----- Data records
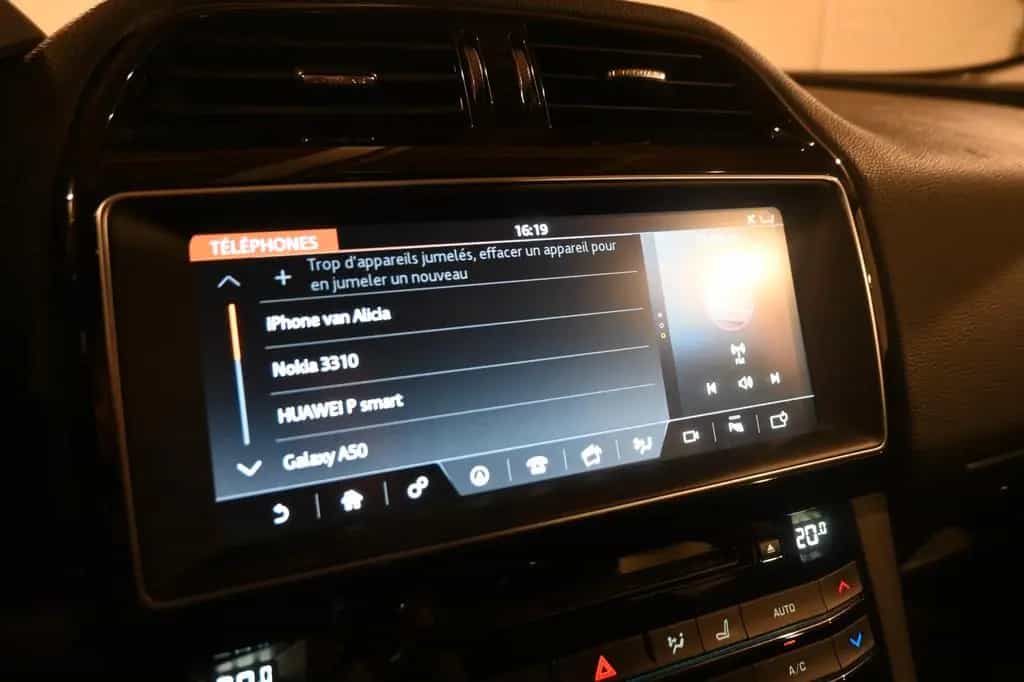 Jaguar F-Pace PRESTIGE 2.0D / PANO / CAMERA / FULL !! 10/2016-photo-19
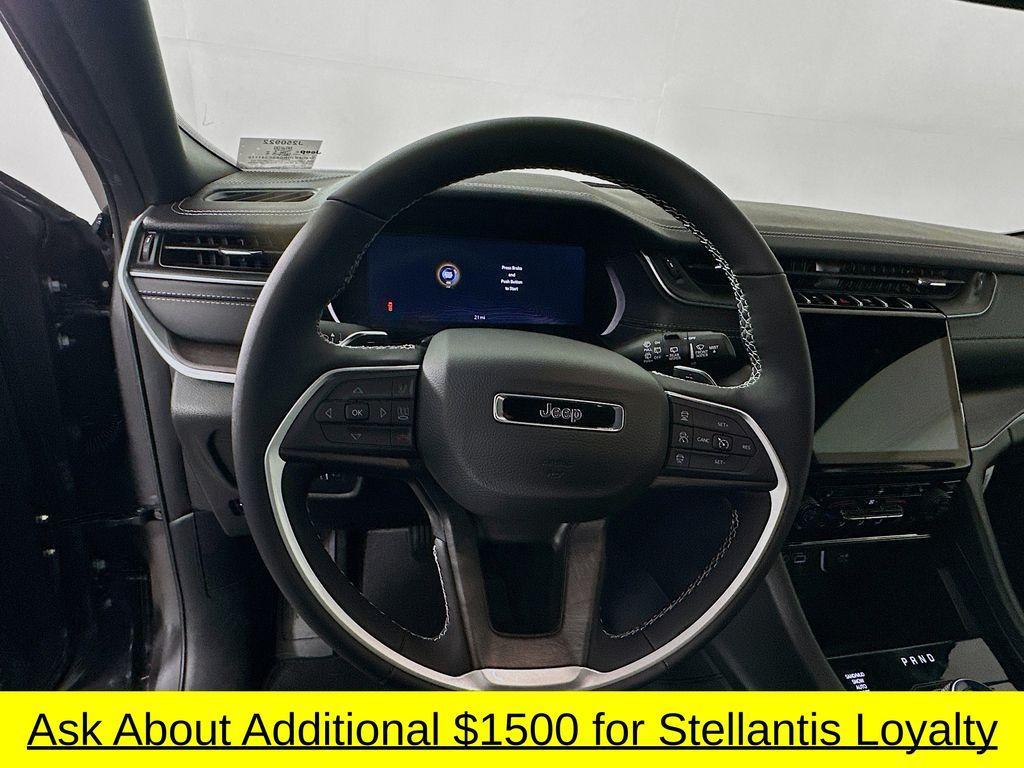 new 2025 Jeep Grand Cherokee car, priced at $42,719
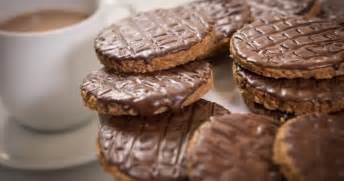 The digestive was first developed in 1839 by two scottish doctors to aid digestion. Lisa's World: Chocolate Digestive Biscuits - Paul Hollywood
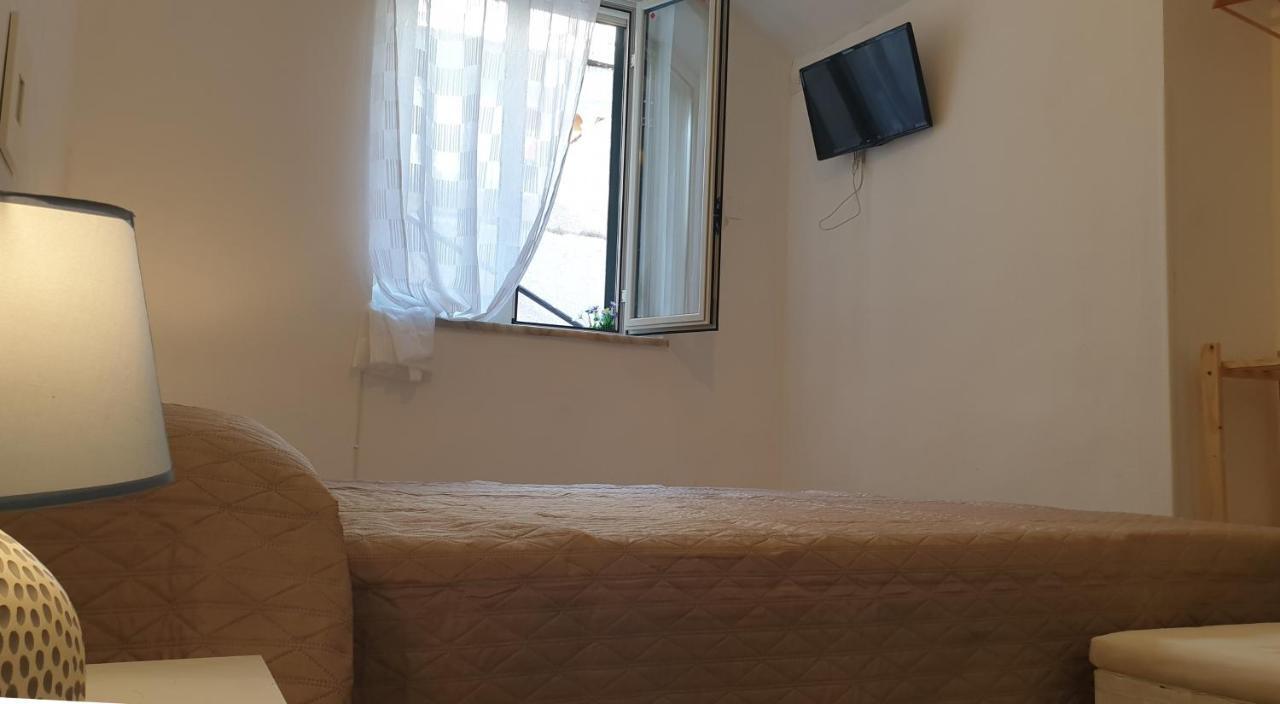 Ferienwohnung La Pomelia Palermo Exterior foto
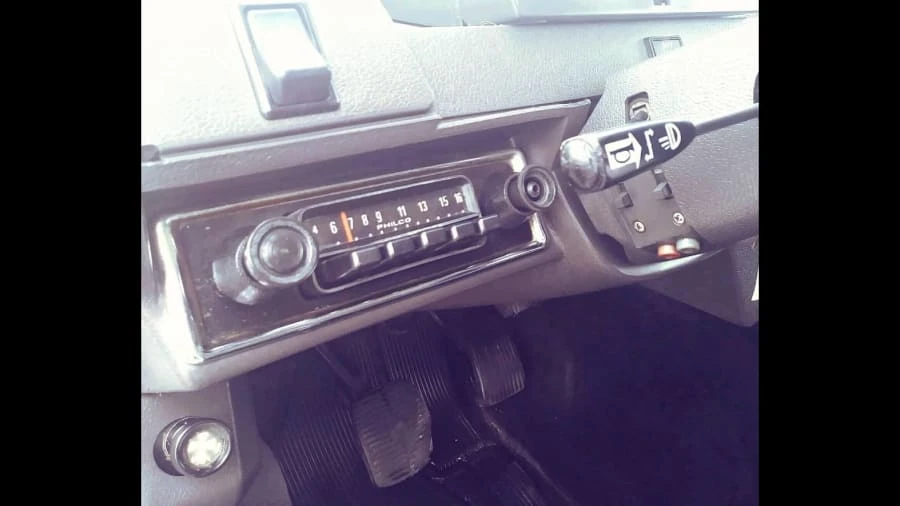 1976 Land Rover Range Rover Classic - Image 3 of 12
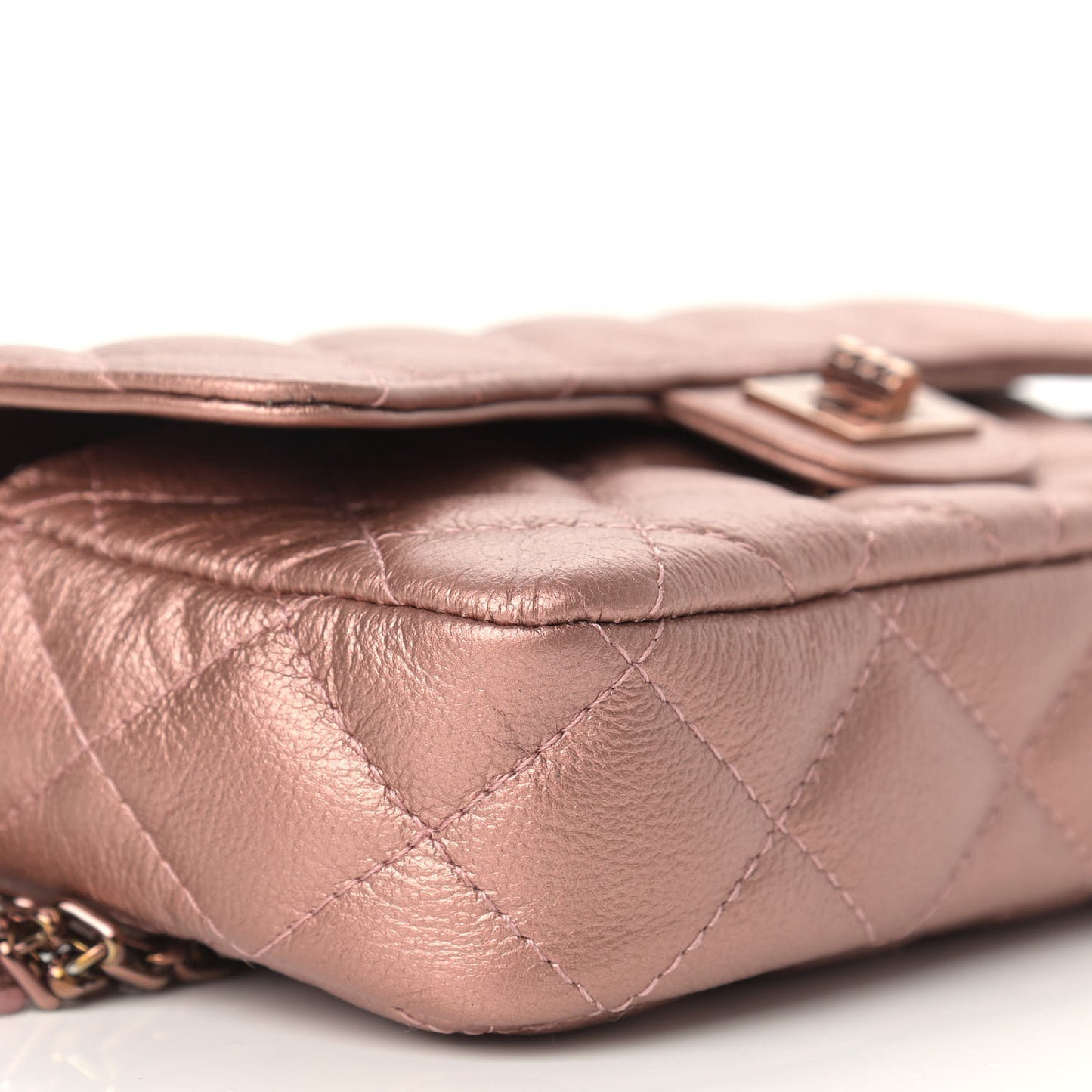 Metallic Grained Calfskin Quilted 2.55 Reissue Phone Holder With Chain Copper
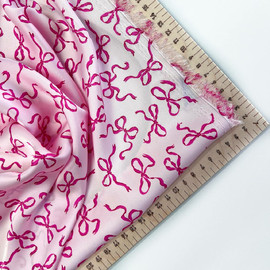 на светло розовом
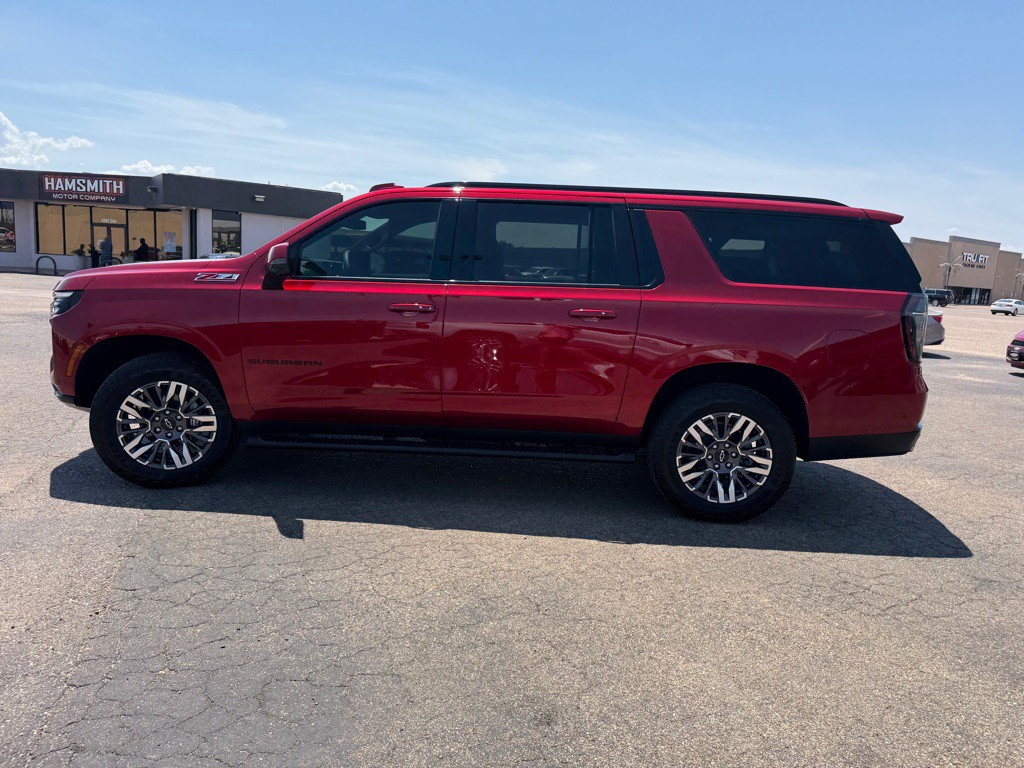 2025 Chevrolet Suburban Image 12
----------
◆ **Assignment**
Repeat each of the entries above exactly, but do not carry over the pictures.

◆ **Answer space**
 Jaguar F-Pace PRESTIGE 2.0D / PANO / CAMERA / FULL !! 10/2016-photo-19
 new 2025 Jeep Grand Cherokee car, priced at $42,719
 The digestive was first developed in 1839 by two scottish doctors to aid digestion. Lisa's World: Chocolate Digestive Biscuits - Paul Hollywood
 Ferienwohnung La Pomelia Palermo Exterior foto
 1976 Land Rover Range Rover Classic - Image 3 of 12
 Metallic Grained Calfskin Quilted 2.55 Reissue Phone Holder With Chain Copper
 на светло розовом
 2025 Chevrolet Suburban Image 12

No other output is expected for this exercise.